-- SET TASK --
Transcribe only the part of the listing below that begins at the line containing "Considering the image, is" and runs to its final line, keeping both ends.

-- DATA SUPPLIED --
________________________
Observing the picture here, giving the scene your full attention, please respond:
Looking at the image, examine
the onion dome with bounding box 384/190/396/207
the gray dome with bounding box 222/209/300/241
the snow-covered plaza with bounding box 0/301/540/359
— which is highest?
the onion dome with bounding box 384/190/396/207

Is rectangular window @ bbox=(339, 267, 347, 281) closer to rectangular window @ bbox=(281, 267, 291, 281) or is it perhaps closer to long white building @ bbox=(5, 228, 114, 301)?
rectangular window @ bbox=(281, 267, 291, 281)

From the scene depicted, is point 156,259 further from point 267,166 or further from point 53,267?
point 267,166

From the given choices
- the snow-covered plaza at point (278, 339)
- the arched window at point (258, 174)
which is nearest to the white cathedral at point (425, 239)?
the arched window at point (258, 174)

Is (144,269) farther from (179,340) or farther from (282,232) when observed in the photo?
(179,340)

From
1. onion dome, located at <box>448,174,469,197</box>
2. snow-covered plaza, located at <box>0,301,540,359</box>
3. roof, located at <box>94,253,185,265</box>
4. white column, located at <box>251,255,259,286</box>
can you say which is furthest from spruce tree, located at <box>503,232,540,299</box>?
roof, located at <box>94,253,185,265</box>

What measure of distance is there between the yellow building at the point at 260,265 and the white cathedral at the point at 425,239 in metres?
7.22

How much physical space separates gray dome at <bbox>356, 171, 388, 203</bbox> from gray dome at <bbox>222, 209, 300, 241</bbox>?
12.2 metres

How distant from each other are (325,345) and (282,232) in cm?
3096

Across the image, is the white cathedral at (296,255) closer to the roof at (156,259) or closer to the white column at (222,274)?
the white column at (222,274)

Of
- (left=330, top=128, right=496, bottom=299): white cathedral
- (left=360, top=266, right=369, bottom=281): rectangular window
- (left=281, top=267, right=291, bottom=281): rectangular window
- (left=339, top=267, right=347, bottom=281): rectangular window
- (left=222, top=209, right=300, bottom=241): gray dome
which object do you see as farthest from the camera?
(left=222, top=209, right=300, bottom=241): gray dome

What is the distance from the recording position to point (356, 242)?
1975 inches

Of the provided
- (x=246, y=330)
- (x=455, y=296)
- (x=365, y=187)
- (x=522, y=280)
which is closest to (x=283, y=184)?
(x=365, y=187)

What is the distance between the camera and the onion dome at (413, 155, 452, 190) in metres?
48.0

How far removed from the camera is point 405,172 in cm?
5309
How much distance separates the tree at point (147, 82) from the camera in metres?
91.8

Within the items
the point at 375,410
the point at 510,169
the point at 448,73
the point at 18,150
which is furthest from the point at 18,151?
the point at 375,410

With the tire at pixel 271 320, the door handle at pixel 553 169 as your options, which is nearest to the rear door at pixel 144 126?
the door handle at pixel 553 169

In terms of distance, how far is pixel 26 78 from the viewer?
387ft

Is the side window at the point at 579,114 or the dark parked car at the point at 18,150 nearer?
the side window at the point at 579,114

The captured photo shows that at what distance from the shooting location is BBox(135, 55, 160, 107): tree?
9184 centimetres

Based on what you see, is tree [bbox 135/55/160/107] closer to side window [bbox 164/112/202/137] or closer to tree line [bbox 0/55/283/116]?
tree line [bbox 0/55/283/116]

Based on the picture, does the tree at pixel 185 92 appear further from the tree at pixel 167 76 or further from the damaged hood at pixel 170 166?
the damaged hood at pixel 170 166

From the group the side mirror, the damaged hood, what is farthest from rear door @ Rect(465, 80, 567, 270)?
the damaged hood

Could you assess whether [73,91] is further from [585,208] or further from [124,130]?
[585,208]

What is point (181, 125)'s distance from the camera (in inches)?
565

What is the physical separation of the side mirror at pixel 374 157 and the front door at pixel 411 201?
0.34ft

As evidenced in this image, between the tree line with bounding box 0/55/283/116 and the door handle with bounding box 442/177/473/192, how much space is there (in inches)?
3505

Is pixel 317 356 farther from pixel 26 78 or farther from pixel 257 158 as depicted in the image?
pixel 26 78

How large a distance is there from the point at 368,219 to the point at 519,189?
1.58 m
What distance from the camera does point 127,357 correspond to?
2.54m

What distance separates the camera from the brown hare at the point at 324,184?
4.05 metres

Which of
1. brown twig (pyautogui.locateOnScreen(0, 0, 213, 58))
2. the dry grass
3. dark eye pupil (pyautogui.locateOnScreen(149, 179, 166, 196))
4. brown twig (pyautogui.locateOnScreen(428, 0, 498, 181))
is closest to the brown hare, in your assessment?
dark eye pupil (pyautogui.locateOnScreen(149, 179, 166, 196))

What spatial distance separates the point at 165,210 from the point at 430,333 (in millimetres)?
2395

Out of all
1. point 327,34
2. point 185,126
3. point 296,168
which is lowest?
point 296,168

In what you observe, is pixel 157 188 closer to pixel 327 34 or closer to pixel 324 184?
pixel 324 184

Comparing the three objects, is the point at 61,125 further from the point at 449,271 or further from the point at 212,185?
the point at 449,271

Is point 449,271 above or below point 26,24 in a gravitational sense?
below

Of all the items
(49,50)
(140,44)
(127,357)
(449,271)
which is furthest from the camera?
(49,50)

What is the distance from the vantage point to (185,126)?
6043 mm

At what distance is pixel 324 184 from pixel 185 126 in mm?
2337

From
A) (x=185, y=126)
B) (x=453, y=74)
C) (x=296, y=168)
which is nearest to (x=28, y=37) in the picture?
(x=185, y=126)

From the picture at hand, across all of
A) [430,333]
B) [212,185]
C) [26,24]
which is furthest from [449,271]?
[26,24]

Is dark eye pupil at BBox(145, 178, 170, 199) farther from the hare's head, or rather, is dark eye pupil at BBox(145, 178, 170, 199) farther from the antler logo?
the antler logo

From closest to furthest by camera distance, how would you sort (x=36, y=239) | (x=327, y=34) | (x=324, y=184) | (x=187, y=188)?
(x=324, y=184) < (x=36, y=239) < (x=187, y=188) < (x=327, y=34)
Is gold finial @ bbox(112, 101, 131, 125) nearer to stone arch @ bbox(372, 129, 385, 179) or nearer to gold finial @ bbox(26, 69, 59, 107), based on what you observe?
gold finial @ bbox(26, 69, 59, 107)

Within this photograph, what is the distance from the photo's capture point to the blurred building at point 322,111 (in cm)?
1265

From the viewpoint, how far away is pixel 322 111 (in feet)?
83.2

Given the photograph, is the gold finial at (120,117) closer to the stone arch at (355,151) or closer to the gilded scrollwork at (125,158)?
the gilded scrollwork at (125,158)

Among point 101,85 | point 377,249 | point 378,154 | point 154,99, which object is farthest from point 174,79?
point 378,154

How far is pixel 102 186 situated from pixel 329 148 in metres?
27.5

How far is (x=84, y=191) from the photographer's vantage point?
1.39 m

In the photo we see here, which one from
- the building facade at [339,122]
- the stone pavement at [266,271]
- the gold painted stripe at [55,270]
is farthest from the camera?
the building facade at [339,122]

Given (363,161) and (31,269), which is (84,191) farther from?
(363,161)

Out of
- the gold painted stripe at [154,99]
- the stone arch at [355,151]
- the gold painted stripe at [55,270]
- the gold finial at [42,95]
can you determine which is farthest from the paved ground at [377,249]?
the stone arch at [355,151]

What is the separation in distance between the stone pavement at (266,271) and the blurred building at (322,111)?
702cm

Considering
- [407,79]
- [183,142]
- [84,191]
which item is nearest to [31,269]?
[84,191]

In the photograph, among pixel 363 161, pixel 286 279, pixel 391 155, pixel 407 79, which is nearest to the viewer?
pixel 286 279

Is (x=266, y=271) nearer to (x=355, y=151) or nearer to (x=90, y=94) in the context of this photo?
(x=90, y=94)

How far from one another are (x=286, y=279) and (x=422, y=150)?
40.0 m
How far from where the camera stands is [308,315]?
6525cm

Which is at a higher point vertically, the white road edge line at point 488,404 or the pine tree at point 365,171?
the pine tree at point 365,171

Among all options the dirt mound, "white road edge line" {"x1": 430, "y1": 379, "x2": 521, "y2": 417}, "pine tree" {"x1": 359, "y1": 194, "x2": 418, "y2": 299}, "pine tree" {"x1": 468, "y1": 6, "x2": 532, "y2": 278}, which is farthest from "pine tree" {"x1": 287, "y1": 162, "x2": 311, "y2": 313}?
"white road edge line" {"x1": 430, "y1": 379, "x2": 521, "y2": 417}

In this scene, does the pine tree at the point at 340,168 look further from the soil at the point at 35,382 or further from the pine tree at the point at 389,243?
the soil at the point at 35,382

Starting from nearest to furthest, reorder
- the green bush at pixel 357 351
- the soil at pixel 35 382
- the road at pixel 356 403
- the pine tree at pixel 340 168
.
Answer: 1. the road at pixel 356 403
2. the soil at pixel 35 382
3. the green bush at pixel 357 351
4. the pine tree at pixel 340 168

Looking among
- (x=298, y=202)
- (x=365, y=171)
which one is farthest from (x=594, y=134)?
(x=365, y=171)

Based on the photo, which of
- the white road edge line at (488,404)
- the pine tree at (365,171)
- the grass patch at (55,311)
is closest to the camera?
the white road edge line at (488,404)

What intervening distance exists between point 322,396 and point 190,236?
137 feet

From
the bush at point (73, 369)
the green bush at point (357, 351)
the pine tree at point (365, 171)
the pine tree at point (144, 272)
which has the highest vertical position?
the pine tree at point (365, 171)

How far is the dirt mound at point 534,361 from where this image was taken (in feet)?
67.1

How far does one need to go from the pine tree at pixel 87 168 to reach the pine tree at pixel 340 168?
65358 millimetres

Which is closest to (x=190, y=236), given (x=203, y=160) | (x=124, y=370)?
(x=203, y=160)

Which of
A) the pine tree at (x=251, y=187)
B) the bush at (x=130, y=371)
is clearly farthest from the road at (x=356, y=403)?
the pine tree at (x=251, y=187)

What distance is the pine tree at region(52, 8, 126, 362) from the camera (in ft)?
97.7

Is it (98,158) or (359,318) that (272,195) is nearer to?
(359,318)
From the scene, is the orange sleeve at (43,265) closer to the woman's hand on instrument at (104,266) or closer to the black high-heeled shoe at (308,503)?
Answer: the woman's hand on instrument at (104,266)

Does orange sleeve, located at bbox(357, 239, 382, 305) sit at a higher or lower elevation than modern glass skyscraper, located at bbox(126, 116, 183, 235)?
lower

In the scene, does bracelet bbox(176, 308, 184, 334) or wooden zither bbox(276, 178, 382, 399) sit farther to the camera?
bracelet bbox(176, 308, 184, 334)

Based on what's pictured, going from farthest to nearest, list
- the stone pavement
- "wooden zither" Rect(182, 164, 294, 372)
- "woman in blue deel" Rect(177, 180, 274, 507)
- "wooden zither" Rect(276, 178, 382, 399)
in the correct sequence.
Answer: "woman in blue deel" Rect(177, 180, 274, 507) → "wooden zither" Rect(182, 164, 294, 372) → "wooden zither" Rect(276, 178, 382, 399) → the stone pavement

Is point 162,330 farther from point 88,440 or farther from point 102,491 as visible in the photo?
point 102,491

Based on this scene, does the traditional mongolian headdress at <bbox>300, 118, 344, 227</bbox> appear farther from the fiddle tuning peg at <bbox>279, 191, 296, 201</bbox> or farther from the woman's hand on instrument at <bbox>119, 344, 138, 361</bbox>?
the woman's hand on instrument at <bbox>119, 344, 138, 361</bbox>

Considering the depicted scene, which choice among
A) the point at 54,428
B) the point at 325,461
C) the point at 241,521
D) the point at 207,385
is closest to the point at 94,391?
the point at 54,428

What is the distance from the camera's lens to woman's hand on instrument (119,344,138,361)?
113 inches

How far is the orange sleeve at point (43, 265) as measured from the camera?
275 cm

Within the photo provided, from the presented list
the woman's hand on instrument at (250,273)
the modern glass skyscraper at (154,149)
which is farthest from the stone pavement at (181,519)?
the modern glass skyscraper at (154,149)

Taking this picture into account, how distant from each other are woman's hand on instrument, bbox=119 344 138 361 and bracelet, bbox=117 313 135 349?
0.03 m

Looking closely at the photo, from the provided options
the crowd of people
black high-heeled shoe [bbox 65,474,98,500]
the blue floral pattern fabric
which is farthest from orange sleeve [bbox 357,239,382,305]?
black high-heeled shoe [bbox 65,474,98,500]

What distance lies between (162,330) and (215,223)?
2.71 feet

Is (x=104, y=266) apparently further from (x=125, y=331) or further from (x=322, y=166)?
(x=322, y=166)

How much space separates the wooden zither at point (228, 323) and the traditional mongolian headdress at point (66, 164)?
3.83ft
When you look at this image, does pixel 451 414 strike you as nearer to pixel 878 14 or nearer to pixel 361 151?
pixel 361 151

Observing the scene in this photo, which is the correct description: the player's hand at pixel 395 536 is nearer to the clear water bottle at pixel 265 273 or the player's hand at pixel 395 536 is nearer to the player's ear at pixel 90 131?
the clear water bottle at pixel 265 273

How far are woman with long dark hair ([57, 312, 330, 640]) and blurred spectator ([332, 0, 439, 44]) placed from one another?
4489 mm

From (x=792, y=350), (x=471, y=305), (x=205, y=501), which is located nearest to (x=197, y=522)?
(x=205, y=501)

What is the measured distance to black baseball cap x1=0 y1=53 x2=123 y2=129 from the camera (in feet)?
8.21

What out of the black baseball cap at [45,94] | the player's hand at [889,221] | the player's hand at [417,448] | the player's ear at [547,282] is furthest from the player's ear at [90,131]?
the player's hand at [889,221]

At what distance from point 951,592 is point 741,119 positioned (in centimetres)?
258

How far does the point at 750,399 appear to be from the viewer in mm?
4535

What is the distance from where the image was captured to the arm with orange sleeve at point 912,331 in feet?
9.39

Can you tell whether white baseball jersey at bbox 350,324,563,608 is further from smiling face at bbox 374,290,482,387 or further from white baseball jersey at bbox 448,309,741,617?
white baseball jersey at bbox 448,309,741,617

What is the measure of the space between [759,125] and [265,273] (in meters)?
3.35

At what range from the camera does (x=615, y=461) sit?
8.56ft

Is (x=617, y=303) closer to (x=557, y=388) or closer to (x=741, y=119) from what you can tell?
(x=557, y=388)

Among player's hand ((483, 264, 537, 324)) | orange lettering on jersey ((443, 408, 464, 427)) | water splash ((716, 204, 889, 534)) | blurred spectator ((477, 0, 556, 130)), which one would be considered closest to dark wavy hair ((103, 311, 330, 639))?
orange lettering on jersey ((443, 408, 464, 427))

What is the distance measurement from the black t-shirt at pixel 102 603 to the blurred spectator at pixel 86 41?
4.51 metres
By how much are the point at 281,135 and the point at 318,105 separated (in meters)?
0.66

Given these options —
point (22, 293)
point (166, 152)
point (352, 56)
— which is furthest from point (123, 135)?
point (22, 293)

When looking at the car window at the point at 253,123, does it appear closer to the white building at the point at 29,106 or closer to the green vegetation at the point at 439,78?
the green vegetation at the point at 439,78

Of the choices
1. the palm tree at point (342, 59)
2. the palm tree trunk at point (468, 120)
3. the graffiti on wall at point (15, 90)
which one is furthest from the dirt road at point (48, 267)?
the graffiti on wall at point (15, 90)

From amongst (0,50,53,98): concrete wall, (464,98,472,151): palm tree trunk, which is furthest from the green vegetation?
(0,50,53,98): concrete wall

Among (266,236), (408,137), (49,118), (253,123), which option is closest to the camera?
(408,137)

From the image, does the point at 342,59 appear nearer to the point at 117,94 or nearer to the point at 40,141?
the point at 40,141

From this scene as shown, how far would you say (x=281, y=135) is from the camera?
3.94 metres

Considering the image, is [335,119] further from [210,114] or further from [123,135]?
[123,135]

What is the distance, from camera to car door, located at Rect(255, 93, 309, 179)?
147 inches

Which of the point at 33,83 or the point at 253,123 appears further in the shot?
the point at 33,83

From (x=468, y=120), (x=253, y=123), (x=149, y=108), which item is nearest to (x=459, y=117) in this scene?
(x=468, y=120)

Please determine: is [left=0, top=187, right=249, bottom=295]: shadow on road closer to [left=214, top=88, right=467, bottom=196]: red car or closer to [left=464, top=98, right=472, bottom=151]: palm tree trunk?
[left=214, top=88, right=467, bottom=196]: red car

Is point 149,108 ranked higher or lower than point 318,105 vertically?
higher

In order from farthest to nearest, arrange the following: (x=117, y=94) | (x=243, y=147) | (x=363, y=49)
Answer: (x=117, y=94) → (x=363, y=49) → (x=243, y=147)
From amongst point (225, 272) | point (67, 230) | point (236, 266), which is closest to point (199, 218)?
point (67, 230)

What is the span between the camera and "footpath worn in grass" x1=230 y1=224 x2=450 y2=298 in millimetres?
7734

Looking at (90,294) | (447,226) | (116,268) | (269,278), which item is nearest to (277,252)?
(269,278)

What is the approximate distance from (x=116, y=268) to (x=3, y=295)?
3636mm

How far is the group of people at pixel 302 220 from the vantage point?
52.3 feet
________________________
-- WRITTEN RESPONSE --
Considering the image, is [335,119] further from [210,114] or further from [123,135]?
[123,135]

What is the distance, from camera to car door, located at Rect(255, 93, 309, 179)?
147 inches

Which of the point at 33,83 or the point at 253,123 appears further in the shot?
the point at 33,83

From (x=468, y=120), (x=253, y=123), (x=149, y=108), which item is nearest to (x=459, y=117) in this scene?
(x=468, y=120)

Please determine: is [left=0, top=187, right=249, bottom=295]: shadow on road closer to [left=214, top=88, right=467, bottom=196]: red car or closer to [left=464, top=98, right=472, bottom=151]: palm tree trunk?
[left=214, top=88, right=467, bottom=196]: red car

Is point 149,108 ranked higher or lower than point 318,105 vertically?
higher

In order from farthest to nearest, arrange the following: (x=117, y=94) | (x=243, y=147) | (x=363, y=49)
Answer: (x=117, y=94) → (x=363, y=49) → (x=243, y=147)
From amongst point (225, 272) | point (67, 230) | point (236, 266), which is closest to point (199, 218)?
point (67, 230)

What is the span between the camera and "footpath worn in grass" x1=230 y1=224 x2=450 y2=298 in millimetres?
7734

Looking at (90,294) | (447,226) | (116,268) | (269,278), which item is nearest to (277,252)?
(269,278)

What is the approximate distance from (x=116, y=268) to (x=3, y=295)?
3636mm

How far is the group of people at pixel 302 220 from the vantage point?
52.3 feet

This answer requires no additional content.